• **Text passage**:
Trump Is Running To Avoid Prison... If He Wins, He'll Wreck The Country



In terms of the criminal mindset and lifestyle, Trump has been walking on the wild side his whole life— and he has always gotten away with it every time he's been exposed. The first time he made it into the New York papers was when he was caught refusing to rent apartments to people of color after he had taken government money that was premised on a non-discrimination policy. He got away with it. He got away with everything, year after year after year, decade after decade.


Just yesterday, the Daily Beast reported that Trump was recently caught illicitly moving tens of millions of dollars around. He’ll get away with that too.


David Graham’s latest Atlantic column was devoted to how all Trump’s criminal activities are catching up with him— and have motivated this presidential run. “Trump,” he wrote, “is up to his ears in legal troubles that he’d like to make disappear, and winning reelection would likely allow him to dispense with at least the federal cases against him. Former Representative Will Hurd made this point last summer, when he was running against Trump for the Republican nomination. ‘Donald Trump is not running for president to make America great again. Donald Trump is not running for president to represent the people that voted for him in 2016 and 2020,’ Hurd told a crowd of Iowa Republicans. ‘Donald Trump is running to stay out of prison.’” And literally everyone in the political and media worlds know that. But it’s rarely talked about… and the MAGAts don’t know.



“Hurd’s point was good. Not only has reporting from Trump’s inner circle indicated that the fear of prosecution— and the power of a president to quash federal cases against him— has motivated Trump, but his defense attorneys effectively confirmed it in a filing this summer. A candidate who is running to potentially stay out of prison is a dangerous candidate. He is not just running for his own ideology or pride; he’s running for his very freedom. That warps his incentives, making him more likely to employ demagogic tactics, less concerned about the way history might judge him, and more inclined to use every avenue possible to win the election— even if it means bending or breaking the law.” Sound familiar? He’s always been a scumbag… he’s infinitely worse now than he’s ever been before, Infinitely.


The United States has never seen an election like this, largely because Trump is a sui generis phenomenon. Richard Nixon left office under threat of prosecution, but was quickly pardoned by his successor, Gerald Ford. Bill Clinton struck an agreement the day before leaving office to avoid prosecution for lying under oath, though he would have been unlikely to face prison time.
But examples elsewhere in the world show the danger of having leaders who fear that leaving office might imperil their freedom: Such presidents may alter their country’s system to remove checks and balances and weaken the rule of law in order to protect themselves.
In Turkey, opponents of President Recep Tayyip Erdoğan have long claimed that he feels a need to stay in power lest he be locked up upon leaving office. Certainly, Erdoğan has faced several serious accusations of corruption over his many years in office. A 2010 WikiLeaks dump included diplomatic cables in which a U.S. ambassador to Turkey said that Erdoğan had Swiss bank accounts; Erdoğan threatened to sue. In 2014, leaked tapes appeared to capture him telling his son to dispose of fishy money. Erdoğan also successfully pressured the Trump administration to bring an end to the prosecution of a Turkish bank, which threatened to implicate Erdoğan himself.

• **Records provided**:

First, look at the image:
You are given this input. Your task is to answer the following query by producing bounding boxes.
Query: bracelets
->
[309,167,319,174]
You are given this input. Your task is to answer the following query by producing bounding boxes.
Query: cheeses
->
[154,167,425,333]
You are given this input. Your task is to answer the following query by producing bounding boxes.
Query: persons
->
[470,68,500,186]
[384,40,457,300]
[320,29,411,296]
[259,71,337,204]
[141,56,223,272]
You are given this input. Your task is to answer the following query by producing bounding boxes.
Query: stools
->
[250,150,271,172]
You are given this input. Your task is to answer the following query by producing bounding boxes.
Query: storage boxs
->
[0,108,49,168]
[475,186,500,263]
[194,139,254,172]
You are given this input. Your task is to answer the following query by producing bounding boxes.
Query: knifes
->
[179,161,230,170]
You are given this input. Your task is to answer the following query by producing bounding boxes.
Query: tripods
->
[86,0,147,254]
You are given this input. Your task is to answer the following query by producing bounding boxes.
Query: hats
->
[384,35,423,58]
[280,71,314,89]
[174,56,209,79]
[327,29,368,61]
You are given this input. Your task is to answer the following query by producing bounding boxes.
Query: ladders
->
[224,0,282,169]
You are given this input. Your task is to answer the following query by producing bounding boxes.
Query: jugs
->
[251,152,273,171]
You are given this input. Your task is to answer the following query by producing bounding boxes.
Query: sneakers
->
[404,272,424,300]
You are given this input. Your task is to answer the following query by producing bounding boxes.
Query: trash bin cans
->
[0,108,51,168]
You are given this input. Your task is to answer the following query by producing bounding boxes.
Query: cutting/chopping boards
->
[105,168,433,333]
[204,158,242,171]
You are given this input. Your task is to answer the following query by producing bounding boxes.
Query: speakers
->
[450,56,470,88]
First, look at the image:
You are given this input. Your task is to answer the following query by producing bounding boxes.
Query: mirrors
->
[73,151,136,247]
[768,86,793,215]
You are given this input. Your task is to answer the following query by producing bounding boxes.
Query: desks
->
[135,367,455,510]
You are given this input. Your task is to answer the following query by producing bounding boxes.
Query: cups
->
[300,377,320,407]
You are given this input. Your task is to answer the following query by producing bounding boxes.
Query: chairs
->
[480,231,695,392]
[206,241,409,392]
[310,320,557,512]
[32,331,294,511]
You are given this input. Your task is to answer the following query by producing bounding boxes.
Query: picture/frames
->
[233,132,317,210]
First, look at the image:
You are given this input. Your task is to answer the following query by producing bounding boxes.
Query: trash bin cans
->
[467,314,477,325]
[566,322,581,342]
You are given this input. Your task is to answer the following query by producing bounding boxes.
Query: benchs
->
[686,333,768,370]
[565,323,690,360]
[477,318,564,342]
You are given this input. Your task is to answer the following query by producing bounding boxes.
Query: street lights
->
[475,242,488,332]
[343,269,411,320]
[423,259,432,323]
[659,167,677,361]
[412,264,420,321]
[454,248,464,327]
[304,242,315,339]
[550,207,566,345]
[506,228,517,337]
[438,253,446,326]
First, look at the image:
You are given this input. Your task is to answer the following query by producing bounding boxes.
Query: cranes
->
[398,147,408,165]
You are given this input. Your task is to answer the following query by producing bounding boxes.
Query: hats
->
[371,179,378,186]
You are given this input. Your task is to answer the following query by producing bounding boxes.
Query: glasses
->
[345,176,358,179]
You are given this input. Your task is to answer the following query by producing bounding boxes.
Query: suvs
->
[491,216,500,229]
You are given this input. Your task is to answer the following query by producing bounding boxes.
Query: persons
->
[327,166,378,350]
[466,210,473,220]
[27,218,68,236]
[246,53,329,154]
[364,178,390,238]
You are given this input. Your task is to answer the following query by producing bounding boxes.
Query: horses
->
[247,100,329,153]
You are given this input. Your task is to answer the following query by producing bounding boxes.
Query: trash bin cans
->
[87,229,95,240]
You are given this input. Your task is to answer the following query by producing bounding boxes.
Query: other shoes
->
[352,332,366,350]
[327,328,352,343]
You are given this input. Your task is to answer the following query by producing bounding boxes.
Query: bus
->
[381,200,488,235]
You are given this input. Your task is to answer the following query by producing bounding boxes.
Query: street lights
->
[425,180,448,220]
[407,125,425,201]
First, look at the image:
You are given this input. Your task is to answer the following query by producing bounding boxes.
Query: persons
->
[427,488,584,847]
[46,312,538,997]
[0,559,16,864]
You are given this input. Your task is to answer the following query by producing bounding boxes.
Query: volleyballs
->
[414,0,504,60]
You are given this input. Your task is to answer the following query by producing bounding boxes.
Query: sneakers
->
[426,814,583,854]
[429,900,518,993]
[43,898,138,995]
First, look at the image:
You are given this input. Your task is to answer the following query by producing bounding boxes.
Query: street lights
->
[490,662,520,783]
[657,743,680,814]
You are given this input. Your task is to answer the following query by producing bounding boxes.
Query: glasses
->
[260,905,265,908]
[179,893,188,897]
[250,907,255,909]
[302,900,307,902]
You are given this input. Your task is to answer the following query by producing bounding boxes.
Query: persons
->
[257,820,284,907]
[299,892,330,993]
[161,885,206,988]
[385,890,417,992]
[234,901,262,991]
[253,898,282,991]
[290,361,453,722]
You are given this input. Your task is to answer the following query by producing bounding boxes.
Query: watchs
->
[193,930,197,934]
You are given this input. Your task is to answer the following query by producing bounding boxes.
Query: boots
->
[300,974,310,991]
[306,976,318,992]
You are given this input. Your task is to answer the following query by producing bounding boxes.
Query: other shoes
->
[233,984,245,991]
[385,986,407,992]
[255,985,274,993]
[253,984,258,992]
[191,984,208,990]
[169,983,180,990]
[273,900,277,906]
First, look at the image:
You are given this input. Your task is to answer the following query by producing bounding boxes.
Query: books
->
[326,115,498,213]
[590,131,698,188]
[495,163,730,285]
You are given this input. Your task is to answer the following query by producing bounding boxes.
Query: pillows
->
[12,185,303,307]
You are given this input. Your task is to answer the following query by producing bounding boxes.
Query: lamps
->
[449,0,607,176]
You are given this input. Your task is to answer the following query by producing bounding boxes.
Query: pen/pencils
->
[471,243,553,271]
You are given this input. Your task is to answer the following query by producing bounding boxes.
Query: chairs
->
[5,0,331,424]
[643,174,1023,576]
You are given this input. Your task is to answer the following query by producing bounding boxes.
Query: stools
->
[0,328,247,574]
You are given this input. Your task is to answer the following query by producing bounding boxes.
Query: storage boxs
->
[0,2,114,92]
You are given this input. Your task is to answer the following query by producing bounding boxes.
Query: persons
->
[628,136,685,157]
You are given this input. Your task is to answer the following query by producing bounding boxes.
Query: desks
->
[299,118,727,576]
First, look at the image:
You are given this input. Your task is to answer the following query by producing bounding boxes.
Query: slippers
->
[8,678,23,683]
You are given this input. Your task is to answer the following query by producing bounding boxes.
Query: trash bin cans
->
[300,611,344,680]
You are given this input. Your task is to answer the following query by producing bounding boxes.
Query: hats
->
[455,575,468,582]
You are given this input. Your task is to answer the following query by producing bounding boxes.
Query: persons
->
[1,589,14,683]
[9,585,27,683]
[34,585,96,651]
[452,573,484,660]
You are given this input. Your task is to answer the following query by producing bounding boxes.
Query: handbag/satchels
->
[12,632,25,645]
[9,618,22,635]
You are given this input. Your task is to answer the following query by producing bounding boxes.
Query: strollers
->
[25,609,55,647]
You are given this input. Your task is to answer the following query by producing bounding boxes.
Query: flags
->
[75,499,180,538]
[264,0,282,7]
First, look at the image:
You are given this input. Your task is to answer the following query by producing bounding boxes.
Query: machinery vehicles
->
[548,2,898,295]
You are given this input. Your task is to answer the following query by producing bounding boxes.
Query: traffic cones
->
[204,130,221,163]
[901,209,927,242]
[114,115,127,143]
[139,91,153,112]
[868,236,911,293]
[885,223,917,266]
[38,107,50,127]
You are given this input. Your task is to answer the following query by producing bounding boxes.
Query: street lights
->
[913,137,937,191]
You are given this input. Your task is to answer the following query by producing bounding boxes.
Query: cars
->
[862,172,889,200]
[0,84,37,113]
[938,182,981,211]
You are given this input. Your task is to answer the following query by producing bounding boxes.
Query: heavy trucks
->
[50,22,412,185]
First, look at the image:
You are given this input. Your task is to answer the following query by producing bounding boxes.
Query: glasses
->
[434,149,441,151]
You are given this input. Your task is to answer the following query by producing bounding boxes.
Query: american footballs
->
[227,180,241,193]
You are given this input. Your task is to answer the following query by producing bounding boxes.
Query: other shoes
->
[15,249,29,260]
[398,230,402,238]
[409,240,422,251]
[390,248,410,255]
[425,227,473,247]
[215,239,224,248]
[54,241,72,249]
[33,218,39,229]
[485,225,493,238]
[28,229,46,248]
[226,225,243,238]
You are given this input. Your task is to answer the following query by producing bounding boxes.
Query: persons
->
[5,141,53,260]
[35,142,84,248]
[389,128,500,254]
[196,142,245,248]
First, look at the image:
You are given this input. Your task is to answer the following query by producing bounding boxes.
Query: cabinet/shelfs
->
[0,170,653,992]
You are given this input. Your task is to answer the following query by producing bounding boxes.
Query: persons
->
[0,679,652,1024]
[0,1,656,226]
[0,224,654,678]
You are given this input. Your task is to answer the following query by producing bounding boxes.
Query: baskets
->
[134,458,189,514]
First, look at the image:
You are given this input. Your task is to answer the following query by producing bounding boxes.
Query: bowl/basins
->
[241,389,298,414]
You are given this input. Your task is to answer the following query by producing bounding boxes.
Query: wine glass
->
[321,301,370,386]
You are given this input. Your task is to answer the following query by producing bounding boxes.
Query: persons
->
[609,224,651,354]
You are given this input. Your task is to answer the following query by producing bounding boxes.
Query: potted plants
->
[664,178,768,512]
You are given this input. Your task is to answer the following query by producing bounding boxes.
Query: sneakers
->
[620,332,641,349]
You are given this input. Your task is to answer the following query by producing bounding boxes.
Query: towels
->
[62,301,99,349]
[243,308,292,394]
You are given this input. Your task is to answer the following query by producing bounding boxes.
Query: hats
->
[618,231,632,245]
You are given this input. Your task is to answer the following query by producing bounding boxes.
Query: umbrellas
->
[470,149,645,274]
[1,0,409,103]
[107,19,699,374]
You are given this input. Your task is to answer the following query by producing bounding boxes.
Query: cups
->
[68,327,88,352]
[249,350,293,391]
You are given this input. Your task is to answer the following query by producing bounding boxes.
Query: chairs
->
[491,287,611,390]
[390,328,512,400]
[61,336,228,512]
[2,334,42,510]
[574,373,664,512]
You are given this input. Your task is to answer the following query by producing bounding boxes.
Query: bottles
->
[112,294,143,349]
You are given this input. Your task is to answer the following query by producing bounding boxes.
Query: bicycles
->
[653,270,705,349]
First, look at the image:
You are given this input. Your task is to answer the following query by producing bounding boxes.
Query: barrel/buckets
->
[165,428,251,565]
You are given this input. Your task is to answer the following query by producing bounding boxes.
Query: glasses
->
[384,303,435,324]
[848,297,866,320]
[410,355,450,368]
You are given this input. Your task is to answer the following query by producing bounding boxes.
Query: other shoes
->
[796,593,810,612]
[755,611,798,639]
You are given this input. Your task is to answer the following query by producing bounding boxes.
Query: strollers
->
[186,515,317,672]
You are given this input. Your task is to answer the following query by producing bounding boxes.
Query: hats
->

• **Instructions**:
A - According to the Trump article, who pardoned Richard Nixon?
B - Translate this sentence from the Trump article into French: "A candidate who is running to potentially stay out of prison is a dangerous candidate."
C - Pick up the Trump article after its final sentence and keep writing it.
The material is unrelated to the Trump article.

• **Expected responses**:
A - His successor, Gerald Ford.

B - Un candidat qui se présente pour éventuellement rester hors de prison est un candidat dangereux.

C -
Trump— who, like Erdoğan, made his fortune in real estate and construction— is a big fan of the Turkish president. When Turkey held a 2017 referendum that brought new powers to the presidency, in a vote marred by irregularities, critics condemned Trump for quickly congratulating Erdoğan.
Unlike Trump, however, Erdoğan has never faced a credible investigation. “I don’t think [Erdoğan’s] running to stay out of jail, probably because it’s unlikely, given how [he] has packed the courts and the prosecutors,” Steven Cook, a senior fellow who studies the Middle East at the Council on Foreign Relations, told me.
Another possible parallel is Egypt, where the past two presidents— Hosni Mubarak, toppled in the 2011 Arab Spring, and Mohamed Morsi— were removed from office and imprisoned. President Abdel Fattah al-Sisi is “determined that he won’t let that happen to him,” Cook said. To that end, Sisi has presided over a crackdown on freedoms and on criticism of his government.
When a leader acts out of this kind of fear, he has incentives to take actions that don’t just help himself but that can corrupt government systems well past his own term in office— or, for that matter, in prison. Taking either Turkey or Egypt as a model for governance would be a tragedy for the United States, and warning signs abound, such as Trump’s demonstrated hatred of rule of law. A system in which a candidate fears that electoral defeat might lead him to prison on flimsy pretenses is a sick one. A system in which a candidate who might rightfully belong in prison could win is an even sicker one.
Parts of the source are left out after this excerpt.